> Short problem:
Copy the records from the line with "Is [69,75] closer" through the end of the records, both ends included, and keep the request line unchanged. In the answers, scale every coordinate by 0.7 and round each result to a whole number, with halves rounding up.

> Data to process:
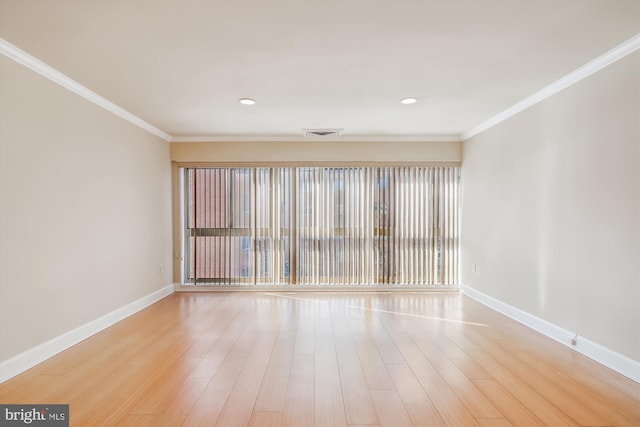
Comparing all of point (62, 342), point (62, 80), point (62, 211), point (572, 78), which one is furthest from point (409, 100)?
point (62, 342)

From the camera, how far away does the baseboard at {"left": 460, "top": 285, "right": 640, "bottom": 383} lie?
8.46 feet

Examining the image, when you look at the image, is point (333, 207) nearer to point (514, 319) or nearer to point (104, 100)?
point (514, 319)

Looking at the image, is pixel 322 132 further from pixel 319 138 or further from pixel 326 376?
pixel 326 376

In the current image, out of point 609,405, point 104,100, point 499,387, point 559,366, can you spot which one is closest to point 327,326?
point 499,387

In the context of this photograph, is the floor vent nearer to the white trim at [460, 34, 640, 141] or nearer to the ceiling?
the ceiling

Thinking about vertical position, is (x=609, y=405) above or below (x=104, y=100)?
below

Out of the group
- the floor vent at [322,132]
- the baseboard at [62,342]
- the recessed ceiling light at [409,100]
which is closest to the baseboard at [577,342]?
the recessed ceiling light at [409,100]

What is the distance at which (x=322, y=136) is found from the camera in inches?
210

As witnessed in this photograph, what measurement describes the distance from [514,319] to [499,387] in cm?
182

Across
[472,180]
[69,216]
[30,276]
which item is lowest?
[30,276]

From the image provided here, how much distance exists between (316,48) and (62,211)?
261 centimetres

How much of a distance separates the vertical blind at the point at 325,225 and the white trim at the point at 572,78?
4.98ft

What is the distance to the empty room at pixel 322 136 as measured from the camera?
2.20m

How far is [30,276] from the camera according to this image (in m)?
2.78
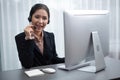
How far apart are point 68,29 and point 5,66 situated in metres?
1.52

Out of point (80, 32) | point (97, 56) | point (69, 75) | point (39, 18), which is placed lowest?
point (69, 75)

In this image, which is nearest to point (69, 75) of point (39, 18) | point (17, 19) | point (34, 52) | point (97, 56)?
point (97, 56)

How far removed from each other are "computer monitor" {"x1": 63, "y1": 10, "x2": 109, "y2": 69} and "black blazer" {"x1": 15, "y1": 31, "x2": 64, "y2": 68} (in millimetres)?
366

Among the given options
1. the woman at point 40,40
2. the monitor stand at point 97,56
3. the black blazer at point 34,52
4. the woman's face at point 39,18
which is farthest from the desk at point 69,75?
the woman's face at point 39,18

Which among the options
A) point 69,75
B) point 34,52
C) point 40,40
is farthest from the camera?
point 40,40

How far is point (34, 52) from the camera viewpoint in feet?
6.21

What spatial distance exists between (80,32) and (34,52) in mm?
578

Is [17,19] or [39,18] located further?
[17,19]

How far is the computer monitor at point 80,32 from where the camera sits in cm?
143

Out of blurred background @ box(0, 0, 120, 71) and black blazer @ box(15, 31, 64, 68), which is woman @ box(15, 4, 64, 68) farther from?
blurred background @ box(0, 0, 120, 71)

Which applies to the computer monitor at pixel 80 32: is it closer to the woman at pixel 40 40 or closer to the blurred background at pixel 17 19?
the woman at pixel 40 40

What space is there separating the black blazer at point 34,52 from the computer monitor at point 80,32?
37cm

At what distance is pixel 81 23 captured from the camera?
149 centimetres

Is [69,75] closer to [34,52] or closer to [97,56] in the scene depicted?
[97,56]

> Solution for this problem:
Is [69,75] closer to [34,52] or closer to [97,56] in the scene depicted?
[68,39]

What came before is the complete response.